Más adelante cuando buscaba trabajo en Colombia, Salomé consiguió una oferta legal para trabajar en Alemania. Ella lo pensó mucho esa vez, pero aceptó. Quería terminar de pagarle los estudios a sus hijos. Y aceptó sin saber nada de alemán ni de Alemania.
»En Berlín las cosas se complicaron cuando, después de cinco años, se terminaba mi contrato y me avisaron que me despedirían. No tenía papeles, por lo que me debía devolver a Colombia. Pero como tú seguramente te lo imaginas, no quería irme porque me había logrado adecuar a la vida en Alemania. Había logrado mantener un estilo de vida económicamente estable y podía enviar dinero a mis hijos. No quería que nada de eso terminara. Por ello, empecé a buscar ayuda poco fiable.
—No entiendo…
—Verás, que una chica inmigrante me propuso casarse conmigo a cambio de dinero y la posibilidad de darme la visa por matrimonio. En la angustia me vi tentada y acepté. Me quería quedar aquí. En mi temor por ser deportada nuevamente, confié y pagué dinero a esa mujer para darme cuenta que había sido engañada. A la chica no la volví a ver más. No me contesta el teléfono. Creo que me ha bloqueado ya.
»Fue en esos tiempos extraños que conocí a mi pareja actual. Un hombre alemán que me respeta y me admira. Hemos pensado en casarnos, también por el asunto de la visa —dijo entre risas.
—¿Por qué ríes? —pregunté intrigado.
—Porque ahora para casarme con mi pareja actual y obtener la visa, debo divorciarme de la chica que me estafó, y para hacer eso debo sin duda contratar a un buen abogado que me ayude a liberarme del embrollo, ¿ya entiendes? Me costará dinero nuevamente.
—Lo dices tan tranquila…
Salomé permaneció en silencio unos momentos.
—Porque es solamente mi problema.
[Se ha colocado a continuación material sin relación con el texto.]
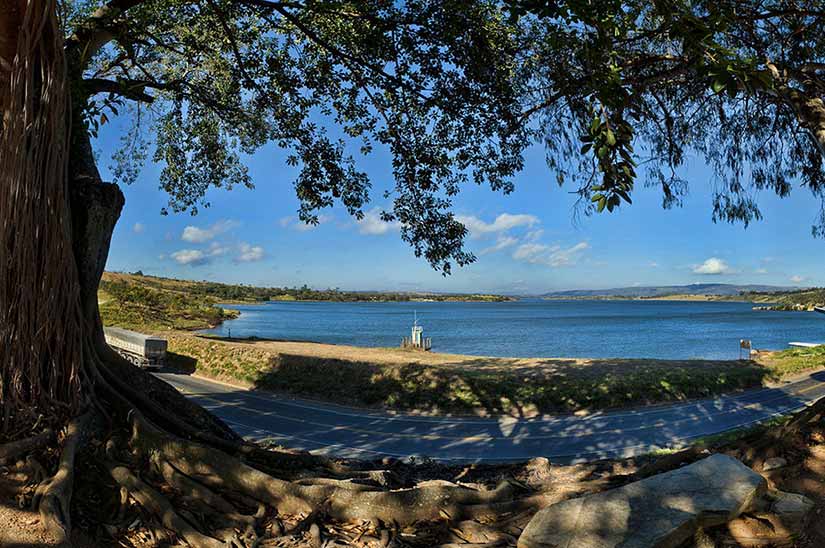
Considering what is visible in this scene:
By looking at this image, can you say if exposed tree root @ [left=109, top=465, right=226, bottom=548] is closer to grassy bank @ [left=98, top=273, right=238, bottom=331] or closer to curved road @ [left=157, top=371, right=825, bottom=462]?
curved road @ [left=157, top=371, right=825, bottom=462]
Ni el futuro, ni los estudios de mis hijos dependen de que me vaya bien. Me tranquiliza que mis hijos ya estén bien. Ya les pude dar un futuro y tal vez pronto me vengan a ver.
—Ya no necesitas estar tan pendiente.
—Bueno, pues ya están grandes. Ambos se están pagando su vida, sus estudios. Podríamos decir que aquello que realmente salí a buscar, ya lo conseguí. Eso me da confianza para mi futuro a pesar de todo. Ahora el hecho de estar indocumentada aquí, trabajar en lo que pueda conseguir, son solo mis problemas. Nadie más depende de mí aquí. Si me deportan no hay dos personas que se quedarán sin estudiar, ¿ya me entiendes? —y empezó a empacar sus pertenencias y a prepararse para irse.
El viento mecía las hojas que se mezclaban con la basura y Salomé se alejaba por la calle hacia los edificios contiguos. Me quedé sentado mirando las hojas arremolinarse en los rincones. Sentí que algo había cambiado en mí durante estas tardes de verano. Berlín era como sus historias, inesperada e impredecible, pensé, mientras el desierto pasaba frente a mis ojos otra vez. Esta es la historia que Salomé quiere contar, me dije y me puse de pie.